TEXT SHOWN:
Home > Oracle, SQL > Which Query is Better?—Part III (No EXPLAIN PLAN To Rule Them All)

Which Query is Better?—Part III (No EXPLAIN PLAN To Rule Them All)


In 1988, a SQL researcher named Fabian Pascal wrote an article for Database Programming and Design in which he quoted Chris Date as saying:

SQL is an extremely redundant language. By this I mean that all but the most trivial of problems can be expressed in SQL in a variety of different ways. Of course, the differences would not be important if all formulations worked equally well but that is unlikely. As a result, users are forced to spend time and effort trying to find the “best” formulation (that is, the version that performs best)—which is exactly one of the things the relational model was trying to avoid in the first place.

TASKS TO PERFORM:
**1)** Do the following statements agree with the post on SQL redundancy? For each, answer yes or no and quote the deciding words of the post. (a) Fabian Pascal's article appeared in Database Programming and Design in 1988. (b) The quoted passage says every formulation of a problem in SQL is likely to perform equally well. (c) The quoted passage says the relational model was meant to spare users from hunting for the best-performing formulation.
**2)** What does the post on SQL redundancy say between "Home > Oracle, SQL" and "the first place.", inclusive? Quote it.

PROVIDED RECORDS:

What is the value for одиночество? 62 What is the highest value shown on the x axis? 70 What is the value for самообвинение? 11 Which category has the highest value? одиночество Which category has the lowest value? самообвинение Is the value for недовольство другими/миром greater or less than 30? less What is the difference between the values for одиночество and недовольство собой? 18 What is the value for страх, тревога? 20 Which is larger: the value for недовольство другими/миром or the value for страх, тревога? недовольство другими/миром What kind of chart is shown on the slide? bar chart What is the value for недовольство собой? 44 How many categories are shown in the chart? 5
---
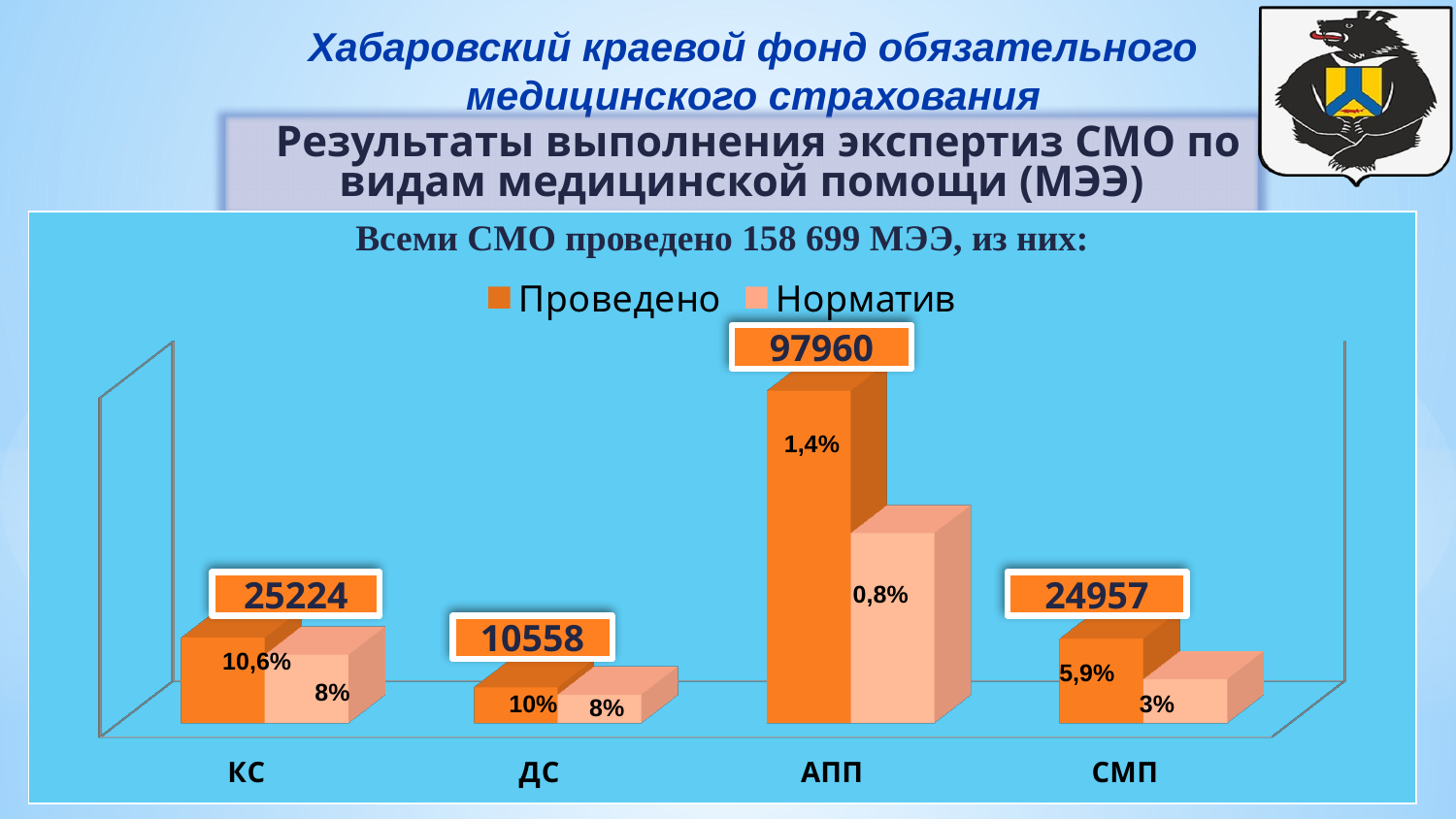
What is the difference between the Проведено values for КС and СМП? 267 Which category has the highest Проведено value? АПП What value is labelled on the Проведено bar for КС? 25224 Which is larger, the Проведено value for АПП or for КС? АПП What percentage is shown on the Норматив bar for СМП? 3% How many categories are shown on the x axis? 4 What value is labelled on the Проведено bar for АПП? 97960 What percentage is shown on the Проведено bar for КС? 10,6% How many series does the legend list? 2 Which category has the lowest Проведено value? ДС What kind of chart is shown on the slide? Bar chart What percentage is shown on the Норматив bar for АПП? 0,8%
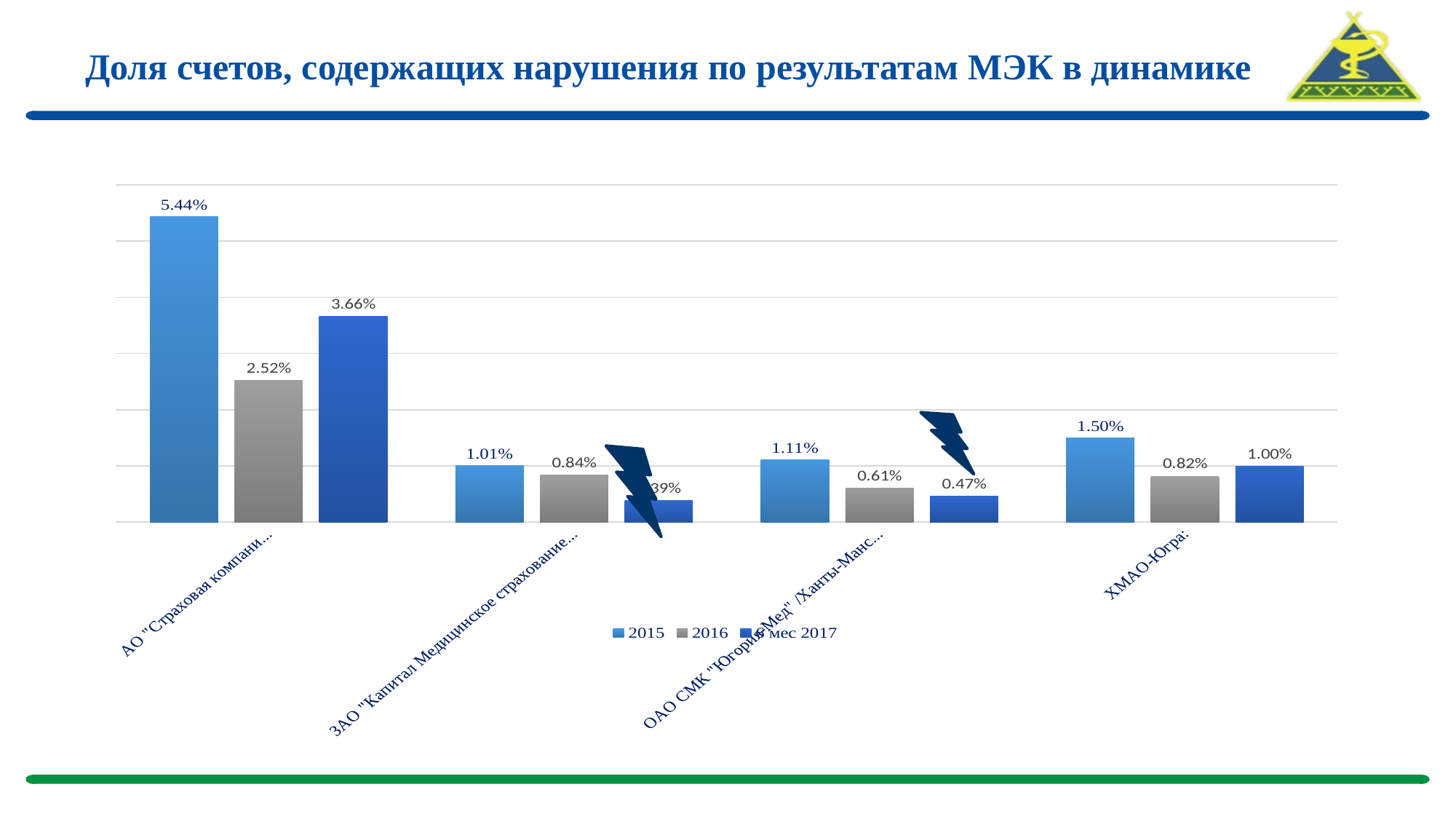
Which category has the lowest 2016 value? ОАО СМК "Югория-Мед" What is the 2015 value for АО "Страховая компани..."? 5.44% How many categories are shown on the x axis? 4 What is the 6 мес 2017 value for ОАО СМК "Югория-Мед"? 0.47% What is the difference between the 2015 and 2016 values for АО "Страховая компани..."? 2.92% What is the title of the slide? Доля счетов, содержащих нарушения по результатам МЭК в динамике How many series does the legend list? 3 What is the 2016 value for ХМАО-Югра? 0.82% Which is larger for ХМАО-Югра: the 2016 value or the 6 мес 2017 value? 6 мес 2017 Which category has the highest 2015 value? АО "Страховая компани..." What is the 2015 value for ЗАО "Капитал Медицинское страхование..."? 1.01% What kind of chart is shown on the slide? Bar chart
...
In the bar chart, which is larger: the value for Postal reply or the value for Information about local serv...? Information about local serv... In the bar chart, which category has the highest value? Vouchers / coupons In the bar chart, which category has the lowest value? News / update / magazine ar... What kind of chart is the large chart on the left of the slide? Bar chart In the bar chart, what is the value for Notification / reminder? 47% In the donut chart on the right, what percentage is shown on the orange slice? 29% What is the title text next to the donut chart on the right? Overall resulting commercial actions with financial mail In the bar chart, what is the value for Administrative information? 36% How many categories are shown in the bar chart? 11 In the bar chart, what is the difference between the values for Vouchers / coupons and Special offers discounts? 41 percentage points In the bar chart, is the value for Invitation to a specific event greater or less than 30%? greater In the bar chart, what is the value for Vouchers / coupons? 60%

RESULTS FOR THE EXERCISE:
**1)**
(a) Yes: "In 1988, a SQL researcher named Fabian Pascal wrote an article for Database Programming and Design"
(b) No: "the differences would not be important if all formulations worked equally well but that is unlikely"
(c) Yes: "which is exactly one of the things the relational model was trying to avoid in the first place"

**2)**
Home > Oracle, SQL > Which Query is Better?—Part III (No EXPLAIN PLAN To Rule Them All)

Which Query is Better?—Part III (No EXPLAIN PLAN To Rule Them All)


In 1988, a SQL researcher named Fabian Pascal wrote an article for Database Programming and Design in which he quoted Chris Date as saying:

SQL is an extremely redundant language. By this I mean that all but the most trivial of problems can be expressed in SQL in a variety of different ways. Of course, the differences would not be important if all formulations worked equally well but that is unlikely. As a result, users are forced to spend time and effort trying to find the “best” formulation (that is, the version that performs best)—which is exactly one of the things the relational model was trying to avoid in the first place.